Sabemos de Facón Grande que el día que lo fusilaron tuvieron
que darle dos cargas consecutivas disparadas de cuatro fusiles; que los ocho
disparos ni siquiera lo voltearon hasta que no expiró, que se murió girando
sobre sí mismo, y que antes de la muerte a traición les aseguró a los milicos,
mirándolos a los ojos, que “así no se mataba un criollo”.
Sabemos que Facón Grande tenía ascendente por sobre la
peonada, que no era ni patrón ni líder, sino un hombre cierto, de hablar claro
para los paisanos y que no sabía de ideologías ni revoluciones, pero
intuitivamente sabía lo que estaba bien y lo que estaba mal.
Sabemos que Facón Grande no era un asceta, pero tampoco era
un borracho; que no era violento pero que tampoco le quitaba el cuerpo a las
rencillas y le cantaba las cuarenta a sus compañeros o a sus patrones de acento
inglés.
Sabemos que le decían Facón Grande, que una larga daga con
funda de plata llevaba cruzado al cinto, por detrás de la cintura. Sabemos que
su alias generaba todo tipo de leyendas, pero que nunca despellejó a nadie.

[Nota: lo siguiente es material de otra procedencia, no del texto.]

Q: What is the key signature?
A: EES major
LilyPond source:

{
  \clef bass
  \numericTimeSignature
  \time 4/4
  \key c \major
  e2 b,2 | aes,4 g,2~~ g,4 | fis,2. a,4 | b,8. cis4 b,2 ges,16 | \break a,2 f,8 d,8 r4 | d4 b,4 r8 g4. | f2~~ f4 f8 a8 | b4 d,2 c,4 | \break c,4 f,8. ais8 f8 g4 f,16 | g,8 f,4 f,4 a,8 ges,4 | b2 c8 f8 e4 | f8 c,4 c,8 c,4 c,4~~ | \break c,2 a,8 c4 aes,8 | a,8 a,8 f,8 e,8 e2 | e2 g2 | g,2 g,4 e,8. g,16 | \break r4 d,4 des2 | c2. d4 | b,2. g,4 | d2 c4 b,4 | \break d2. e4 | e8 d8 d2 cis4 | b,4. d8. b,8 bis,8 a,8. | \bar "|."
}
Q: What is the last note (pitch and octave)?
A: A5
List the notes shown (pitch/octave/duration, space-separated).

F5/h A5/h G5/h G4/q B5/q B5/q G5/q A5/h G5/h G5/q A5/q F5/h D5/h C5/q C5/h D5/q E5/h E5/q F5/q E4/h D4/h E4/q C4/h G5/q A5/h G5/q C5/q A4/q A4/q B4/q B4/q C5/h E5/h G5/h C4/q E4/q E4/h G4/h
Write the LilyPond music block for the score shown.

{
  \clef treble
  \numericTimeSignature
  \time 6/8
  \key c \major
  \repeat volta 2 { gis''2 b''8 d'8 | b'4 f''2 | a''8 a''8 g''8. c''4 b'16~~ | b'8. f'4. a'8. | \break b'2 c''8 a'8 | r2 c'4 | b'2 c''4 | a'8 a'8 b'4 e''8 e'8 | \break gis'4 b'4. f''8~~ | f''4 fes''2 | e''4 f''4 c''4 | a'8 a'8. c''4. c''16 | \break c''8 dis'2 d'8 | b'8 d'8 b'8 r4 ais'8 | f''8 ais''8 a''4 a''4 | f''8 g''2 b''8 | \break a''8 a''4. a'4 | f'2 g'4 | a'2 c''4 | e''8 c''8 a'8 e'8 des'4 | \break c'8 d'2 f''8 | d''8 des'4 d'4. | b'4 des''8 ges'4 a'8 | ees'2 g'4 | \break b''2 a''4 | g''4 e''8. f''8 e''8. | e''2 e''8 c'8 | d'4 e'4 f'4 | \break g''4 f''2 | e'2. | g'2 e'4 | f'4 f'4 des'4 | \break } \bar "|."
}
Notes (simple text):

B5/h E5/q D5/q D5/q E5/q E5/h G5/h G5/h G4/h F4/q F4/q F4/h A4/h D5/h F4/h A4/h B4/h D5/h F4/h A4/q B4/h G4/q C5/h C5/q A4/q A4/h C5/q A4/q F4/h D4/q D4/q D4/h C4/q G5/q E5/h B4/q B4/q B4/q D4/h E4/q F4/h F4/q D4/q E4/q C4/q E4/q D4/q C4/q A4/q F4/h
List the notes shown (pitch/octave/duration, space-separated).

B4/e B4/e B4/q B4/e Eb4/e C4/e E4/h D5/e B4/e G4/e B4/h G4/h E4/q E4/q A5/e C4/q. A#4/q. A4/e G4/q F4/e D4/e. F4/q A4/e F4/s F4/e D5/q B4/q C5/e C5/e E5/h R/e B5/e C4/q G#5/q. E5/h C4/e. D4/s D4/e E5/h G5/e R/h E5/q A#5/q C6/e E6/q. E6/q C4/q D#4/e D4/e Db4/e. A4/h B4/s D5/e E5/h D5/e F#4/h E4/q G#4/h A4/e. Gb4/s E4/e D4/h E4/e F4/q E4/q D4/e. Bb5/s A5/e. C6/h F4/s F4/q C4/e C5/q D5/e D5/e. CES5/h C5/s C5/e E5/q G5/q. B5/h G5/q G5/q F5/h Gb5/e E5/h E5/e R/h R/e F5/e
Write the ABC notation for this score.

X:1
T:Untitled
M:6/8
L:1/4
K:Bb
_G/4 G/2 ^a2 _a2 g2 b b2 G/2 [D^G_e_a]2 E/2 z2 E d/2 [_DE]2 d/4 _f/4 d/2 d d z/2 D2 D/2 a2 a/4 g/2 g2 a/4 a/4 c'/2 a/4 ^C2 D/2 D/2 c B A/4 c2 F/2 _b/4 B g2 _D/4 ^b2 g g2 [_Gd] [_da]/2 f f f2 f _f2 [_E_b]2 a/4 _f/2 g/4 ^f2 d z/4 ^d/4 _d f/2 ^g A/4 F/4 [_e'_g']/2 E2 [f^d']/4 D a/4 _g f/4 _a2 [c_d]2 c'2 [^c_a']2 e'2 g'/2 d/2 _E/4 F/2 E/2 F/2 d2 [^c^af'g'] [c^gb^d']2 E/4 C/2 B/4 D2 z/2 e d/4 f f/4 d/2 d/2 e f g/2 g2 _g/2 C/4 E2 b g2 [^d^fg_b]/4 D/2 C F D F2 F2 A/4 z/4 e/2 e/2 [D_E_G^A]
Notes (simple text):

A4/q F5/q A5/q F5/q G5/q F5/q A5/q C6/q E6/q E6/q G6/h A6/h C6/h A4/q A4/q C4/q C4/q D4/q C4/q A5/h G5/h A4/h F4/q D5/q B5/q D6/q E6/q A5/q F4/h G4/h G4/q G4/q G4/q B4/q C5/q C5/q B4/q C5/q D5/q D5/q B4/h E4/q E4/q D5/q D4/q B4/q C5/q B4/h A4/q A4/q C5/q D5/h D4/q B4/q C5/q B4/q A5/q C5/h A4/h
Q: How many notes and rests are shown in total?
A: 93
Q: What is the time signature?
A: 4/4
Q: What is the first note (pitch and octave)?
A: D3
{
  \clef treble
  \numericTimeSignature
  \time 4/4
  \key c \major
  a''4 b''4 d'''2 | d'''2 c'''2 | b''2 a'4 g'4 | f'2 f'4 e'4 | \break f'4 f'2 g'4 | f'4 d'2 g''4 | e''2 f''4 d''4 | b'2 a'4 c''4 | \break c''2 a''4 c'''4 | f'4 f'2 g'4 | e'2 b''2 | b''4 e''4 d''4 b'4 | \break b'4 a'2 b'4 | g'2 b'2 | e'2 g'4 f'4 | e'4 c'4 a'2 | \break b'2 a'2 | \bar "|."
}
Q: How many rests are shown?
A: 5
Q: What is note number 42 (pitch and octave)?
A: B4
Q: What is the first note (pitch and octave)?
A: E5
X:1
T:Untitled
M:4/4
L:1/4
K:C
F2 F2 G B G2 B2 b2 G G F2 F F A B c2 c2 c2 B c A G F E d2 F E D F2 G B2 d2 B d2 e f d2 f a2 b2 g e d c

Sabemos que el coronel Varela lo sentenció sin siquiera poder vocalizarlo, que
alzó cuatro dedos de su mano indicando a sus subalternos los cuatro balazos
contra un hombre indefenso y maniatado. Sabemos que Facón Grande no murió ni
arrodillado ni volteado, que a los criollos como Facón Grande ni siquiera se
los mata con cuatro balazos traicioneros.